*** TEXT SEGMENT ***

A local organisation is helping families escape the grip of modern slavery.
In Pakistan, families who borrow from kiln owners often find themselves trapped in a vicious, ever-increasing cycle of debt.
Freeslaves is a Mosgiel-based charitable trust that helps free families from these crippling loans.
In Pakistan, there are more than 25,000 kiln factories producing bricks, the main building material.
Families work by digging and transporting clay, shaping it into bricks and loading the bricks into kilns to be fired.
Freeslaves co-founder Geoff Woodcock said for bonded slavery families, their working day started at 4am and ended about 4pm or 5pm.
"The kids will all work as well.
"They will do that seven days a week for the rest of their lives."
Mr Woodcock established the organisation 10 years ago.
He and wife Melanie Woodcock work on the New Zealand side of the operation, and Freeslaves employs people in Pakistan to work directly with families.
In Pakistan, medical care had to be paid for and families would usually sell everything they had to try to pay for it, he said.
When that was not enough, families would go to owners of kiln factories and take out loans.
"They try to get a loan to save the lives of someone in their family.
"They will sign a contract to live and work at the kilns until the loan is paid off.
"Except the interest on the loan compounds at higher than their ability to pay it off, and so they are effectively trapped there."
That was why it was called bonded labour slavery.
"Because they have taken a bond, they have taken that initial debt that then enslaves them."
At the extreme end of some kiln factories, there were guards with AK47s who had orders to shoot anyone who tried to leave.
"You will have rape, torture, abuse, exploitation.
"At the ‘nice’ end, they get their work done and there is not as much violence," Mr Woodcock said.
That did not mean conditions were good.
Mr Woodcock related a story that one of the Freeslaves staff working in Pakistan shared with him.
"He goes ‘I went up to a 16-year-old boy in a kiln and went to shake his hand and he winced, and I realised he had a broken arm’."
In addition to having no medical care, workers can experience severe abuse.
Even children can be abused.
Freeslaves staff work on the ground in Pakistan to pay off families’ loans, using funds donated through the organisation’s website.
The average cost of the loans per person last year was $US110 ($NZ195) and the average time in slavery was 10 years.
The process of paying the factory owners was carefully documented.
"The kiln owners have a logbook where they keep an accounting of all the debt that is owed plus the bricks that are being made.
"They deduct the pay from the bricks and they put it into the loan, but the loan is still going up."

*** End of TEXT SEGMENT ***

[YOUR TASKS]
(A) Answer each question from the Freeslaves article, marking your answers (i), (ii) and (iii).
(i) In which town is Freeslaves based?
(ii) How many kiln factories are there in Pakistan?
(iii) What was the average cost of the loans per person last year?
(B) Decide whether each statement agrees with the Freeslaves article. Answer yes or no, and quote the words that settle it.
(i) Freeslaves was established 10 years ago.
(ii) The working day of bonded slavery families ends around midday.
(iii) Children in these families do not work at the kilns.
(C) Write the next part of the Freeslaves article, picking up after its final sentence.

*** INFORMATION SUPPLIED ***

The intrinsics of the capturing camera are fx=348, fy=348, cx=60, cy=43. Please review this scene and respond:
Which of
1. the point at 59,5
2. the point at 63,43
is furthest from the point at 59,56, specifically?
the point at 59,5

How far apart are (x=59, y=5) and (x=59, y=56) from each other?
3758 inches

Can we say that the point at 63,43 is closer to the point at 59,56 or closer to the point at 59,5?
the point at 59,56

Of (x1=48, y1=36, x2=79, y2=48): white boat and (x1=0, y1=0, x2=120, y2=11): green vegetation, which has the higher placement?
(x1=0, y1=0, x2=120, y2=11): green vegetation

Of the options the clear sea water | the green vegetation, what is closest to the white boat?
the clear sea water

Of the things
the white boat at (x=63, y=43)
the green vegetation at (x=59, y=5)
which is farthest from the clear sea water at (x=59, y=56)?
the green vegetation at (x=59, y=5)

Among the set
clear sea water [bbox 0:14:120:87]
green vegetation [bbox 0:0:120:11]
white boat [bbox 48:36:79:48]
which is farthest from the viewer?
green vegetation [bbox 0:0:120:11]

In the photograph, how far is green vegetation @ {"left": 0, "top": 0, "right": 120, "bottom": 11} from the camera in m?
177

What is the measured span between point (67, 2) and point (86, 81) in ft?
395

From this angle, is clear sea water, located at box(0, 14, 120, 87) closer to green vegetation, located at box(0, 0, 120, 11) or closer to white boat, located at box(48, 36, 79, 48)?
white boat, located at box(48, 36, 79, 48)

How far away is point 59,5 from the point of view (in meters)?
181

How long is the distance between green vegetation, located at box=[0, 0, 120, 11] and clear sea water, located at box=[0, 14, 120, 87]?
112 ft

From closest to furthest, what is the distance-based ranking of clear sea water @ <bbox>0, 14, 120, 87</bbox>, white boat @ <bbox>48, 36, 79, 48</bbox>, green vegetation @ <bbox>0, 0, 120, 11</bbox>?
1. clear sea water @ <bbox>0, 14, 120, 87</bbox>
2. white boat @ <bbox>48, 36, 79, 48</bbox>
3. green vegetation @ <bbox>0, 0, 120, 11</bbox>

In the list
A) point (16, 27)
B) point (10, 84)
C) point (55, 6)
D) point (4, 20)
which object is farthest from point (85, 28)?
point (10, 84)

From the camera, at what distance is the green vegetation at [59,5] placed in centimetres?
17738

*** End of INFORMATION SUPPLIED ***

[TASK-BY-TASK RESULTS]
(A)
(i) Mosgiel
(ii) More than 25,000
(iii) $US110 ($NZ195)

(B)
(i) Yes: "Mr Woodcock established the organisation 10 years ago."
(ii) No: "their working day started at 4am and ended about 4pm or 5pm."
(iii) No: "The kids will all work as well."

(C)
Once the money was paid, the kiln owner reconciled the logbook.
"So we witness that the logbook has been officially cleared," Mr Woodcock said.
Mrs Woodcock said even before paying off the loans, Freeslaves staff made sure the families would be supported.
"When they turn up on the day to meet the kiln owner to settle the debt, we already have a place for them to live, a job for them to go to and we give them cash for food for a month," she said.
"We help them relocate, bring in a cart if they need to move their belongings, which usually are only just a handful of things."
The charity keeps in touch with freed families, doing what it can to support them.
Mr Woodcock said there was an incredible transformation when visiting families after they had been freed.
"When you look at a kid at a kiln working, there is this vacancy in their eyes.
"But when you see them free and the light comes back to their eyes, it is incredible."
Mrs Woodcock said the charity had a multi-pronged approach to supporting families so they did not feel forced to go into bonded slavery.
"We are effectively the ambulance at the bottom of the cliff.
"We would rather be the fence at the top," she said.
The charity runs initiatives such as community-based mobile medical clinics for families struggling to afford medical care and running schools to help people learn to read and write.
Since the first family was set free from slavery in November 2014, Freeslaves has redeemed 950 families (4476 people).
"When you are motivated to actually change something positively, that is empowering.
"That is what we see with our donors, they carry that joy of ‘wow, I can actually help make the world a better place’," she said.
An estimated 25 million people live in bonded labour slavery, of which half are children, so the work is far from done.
Mr Woodcock said any level of donation was welcomed, even if only $5.